Crude oil price – What Monday Might Brin Expect the market to open on Monday, June 23, with Brent climbing to around $80–82/barrel and WTI correspondingly up $3–$5—assuming no fresh disruptions 22-06-2025

Crude oil price

?️ 1. The Immediate Catalyst: U.S. Strikes & Market Response


2. The Strait of Hormuz: The High-Stakes Chokepoint

  • The Strait of Hormuz handles roughly 20% of global oil shipments, making it a central vulnerability livemint.com+1agbi.com+1.
  • Tehran has explicitly threatened to close or impede traffic through the strait, citing IRGC statements from 14 June en.wikipedia.org.
  • Modeling by Rabobank and the Financial Times suggests that blocking Hormuz could trigger a $100–150/barrel spike—a “tail risk” scenario—but this would invite very heavy retaliation Crude oil price markets.businessinsider.com+15en.wikipedia.org+15reuters.com+15.
  • Markets have so far priced in risk, but not actual disruption.

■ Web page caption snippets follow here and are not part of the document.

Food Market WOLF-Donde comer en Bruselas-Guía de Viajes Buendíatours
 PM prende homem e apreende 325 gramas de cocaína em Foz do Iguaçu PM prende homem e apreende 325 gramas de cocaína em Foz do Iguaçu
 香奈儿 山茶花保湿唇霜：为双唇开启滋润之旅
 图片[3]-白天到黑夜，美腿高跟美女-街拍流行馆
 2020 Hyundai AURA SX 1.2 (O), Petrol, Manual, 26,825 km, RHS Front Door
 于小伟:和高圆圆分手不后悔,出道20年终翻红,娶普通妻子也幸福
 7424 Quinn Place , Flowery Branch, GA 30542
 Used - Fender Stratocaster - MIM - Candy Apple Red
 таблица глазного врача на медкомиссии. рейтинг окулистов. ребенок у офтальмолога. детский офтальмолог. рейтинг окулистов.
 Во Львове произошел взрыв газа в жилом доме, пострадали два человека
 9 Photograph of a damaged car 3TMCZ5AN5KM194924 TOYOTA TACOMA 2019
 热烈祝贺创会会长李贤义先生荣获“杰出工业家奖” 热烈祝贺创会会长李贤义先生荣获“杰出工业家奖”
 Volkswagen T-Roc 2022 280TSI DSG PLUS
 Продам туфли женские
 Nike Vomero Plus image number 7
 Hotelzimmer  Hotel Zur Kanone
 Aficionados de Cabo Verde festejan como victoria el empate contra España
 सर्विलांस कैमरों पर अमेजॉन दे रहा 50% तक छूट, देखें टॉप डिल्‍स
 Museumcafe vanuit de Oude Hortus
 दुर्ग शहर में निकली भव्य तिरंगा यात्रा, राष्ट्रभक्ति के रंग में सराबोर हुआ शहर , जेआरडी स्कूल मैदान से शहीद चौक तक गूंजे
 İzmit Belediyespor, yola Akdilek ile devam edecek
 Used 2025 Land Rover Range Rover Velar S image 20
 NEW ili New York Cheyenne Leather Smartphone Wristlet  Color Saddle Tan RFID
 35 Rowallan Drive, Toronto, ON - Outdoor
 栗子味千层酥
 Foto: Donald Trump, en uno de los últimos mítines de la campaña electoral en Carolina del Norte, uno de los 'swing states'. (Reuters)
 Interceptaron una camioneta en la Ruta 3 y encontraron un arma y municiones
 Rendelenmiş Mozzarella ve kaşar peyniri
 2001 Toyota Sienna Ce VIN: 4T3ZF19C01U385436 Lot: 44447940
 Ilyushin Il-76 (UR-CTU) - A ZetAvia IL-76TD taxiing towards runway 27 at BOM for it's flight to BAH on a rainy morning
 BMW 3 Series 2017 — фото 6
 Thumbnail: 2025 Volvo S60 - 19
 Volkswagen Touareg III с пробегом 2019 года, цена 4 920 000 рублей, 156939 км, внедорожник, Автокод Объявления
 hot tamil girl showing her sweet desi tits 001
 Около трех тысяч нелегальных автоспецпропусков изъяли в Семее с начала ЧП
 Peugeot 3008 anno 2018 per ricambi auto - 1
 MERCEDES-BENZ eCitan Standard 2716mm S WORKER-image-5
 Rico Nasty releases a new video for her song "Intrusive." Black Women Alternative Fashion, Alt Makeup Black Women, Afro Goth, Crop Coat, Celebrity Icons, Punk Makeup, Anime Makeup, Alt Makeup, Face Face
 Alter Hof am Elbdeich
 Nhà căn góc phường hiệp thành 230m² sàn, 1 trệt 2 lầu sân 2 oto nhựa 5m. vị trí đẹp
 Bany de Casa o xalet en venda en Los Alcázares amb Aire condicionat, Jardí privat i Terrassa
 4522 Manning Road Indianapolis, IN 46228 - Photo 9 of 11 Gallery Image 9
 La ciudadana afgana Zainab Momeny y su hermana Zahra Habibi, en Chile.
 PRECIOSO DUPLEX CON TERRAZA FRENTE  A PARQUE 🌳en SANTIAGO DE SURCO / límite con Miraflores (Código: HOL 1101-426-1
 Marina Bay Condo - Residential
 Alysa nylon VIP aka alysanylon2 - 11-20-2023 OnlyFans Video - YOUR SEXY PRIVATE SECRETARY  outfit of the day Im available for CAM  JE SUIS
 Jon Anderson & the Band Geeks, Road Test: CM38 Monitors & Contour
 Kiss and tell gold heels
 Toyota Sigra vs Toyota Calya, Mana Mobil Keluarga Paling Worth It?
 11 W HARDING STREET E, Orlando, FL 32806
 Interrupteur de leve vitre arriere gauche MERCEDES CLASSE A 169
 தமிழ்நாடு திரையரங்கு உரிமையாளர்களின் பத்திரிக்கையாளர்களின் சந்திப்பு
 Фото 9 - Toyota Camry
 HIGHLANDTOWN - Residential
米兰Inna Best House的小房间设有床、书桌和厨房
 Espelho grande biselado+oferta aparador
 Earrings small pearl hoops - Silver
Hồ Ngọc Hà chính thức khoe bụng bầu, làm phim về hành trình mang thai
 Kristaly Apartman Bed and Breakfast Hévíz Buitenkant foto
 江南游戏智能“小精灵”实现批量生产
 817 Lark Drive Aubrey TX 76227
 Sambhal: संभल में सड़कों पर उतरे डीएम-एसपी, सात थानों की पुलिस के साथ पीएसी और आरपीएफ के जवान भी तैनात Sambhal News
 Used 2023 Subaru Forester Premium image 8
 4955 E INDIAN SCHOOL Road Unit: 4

JPMorgan notes prices will stay volatile until supply lines are either secured—or actually blocked .

3. Iran’s Retaliation Options and Market Implications

  • Iran’s options include proxy attacks, tanker interference, missile/drones against bases, or direct action targeting shipping wsj.com+2theguardian.com+2apnews.com+2.
  • Reuters notes Iran has already been interfering with tanker crews at sea—heightening uncertainty commodity-board.com+7wsj.com+7abcnews.go.com+7.
  • But experts like Arvind Sanger estimate the probability of a direct disruption to oil exports at just 25%, with a 75% chance of contained tensions that don’t affect supplies reuters.com+1economictimes.indiatimes.com+1.
  • If Iran retaliates in a measured way, disruptions may be containable—still, persistent uncertainty will sustain price levels. Crude oil price

4. Supply Buffer: Saudi & UAE to the Rescue?

  • Saudi Arabia and UAE are reportedly on standby, ready to increase output if Iranian exports fall—which could limit how high prices go reuters.com.
  • However, even if they ramp up, regional military risk in the Persian Gulf might hinder operations and shipping . Crude oil price

5. Forecast for Monday, 23 June

Scenario Price Move Forecast Conditions
Baseline escalation
  • $3 to $5
Market reopens pricing in weekend’s risk premium, with no disruption yet reuters.com
Targeted Iranian response + $5 to $10 Reports of tanker harassment or attacks on bases
Strait disruption + $20 to $50+ Partial or full closure of Hormuz, tankers threatened; worst-case up to $150
De-escalation or contained Stabilization or slight drop Diplomatic progress or Iran opting for measured proxy action

6. Broader Impacts & Watchpoints

  • Inflation & global growth: Per FT, sustained supply shocks (e.g. oil > $100) could add ~1.7 pp to inflation—putting central banks under pressure ft.com.
  • Safe havens: Investors are rotating into gold, energy stocks, and USD, while bonds and equities come under pressure .

Key variables to watch:

  • Intelligence on Iranian actions toward tankers or military bases.
  • Gulf Cooperation Council (GCC) response: ability of Saudi/UAE to offset production shortfalls. Crude oil price
  • Diplomatic signals: any de-escalation efforts or external mediation.

? Conclusion: What Monday Might Bring

Expect the market to open on Monday, June 23, with Brent climbing to around $80–82/barrel and WTI correspondingly up $3–$5—assuming no fresh disruptions.

If Iran escalates or blocks the strait, traders could push prices well over $100, possibly triggered by panic in the first few sessions. A calmer response, however, could see markets plateau around $80, with volatility persisting as geopolitical developments unfold.

In summary, oil prices are poised for another volatile session on Monday. The market will be highly sensitive to Iranian moves—particularly in the Strait of Hormuz. Even without direct supply disruptions, the risk premium alone suggests a higher opening, with broader macroeconomic implications if tensions worsen.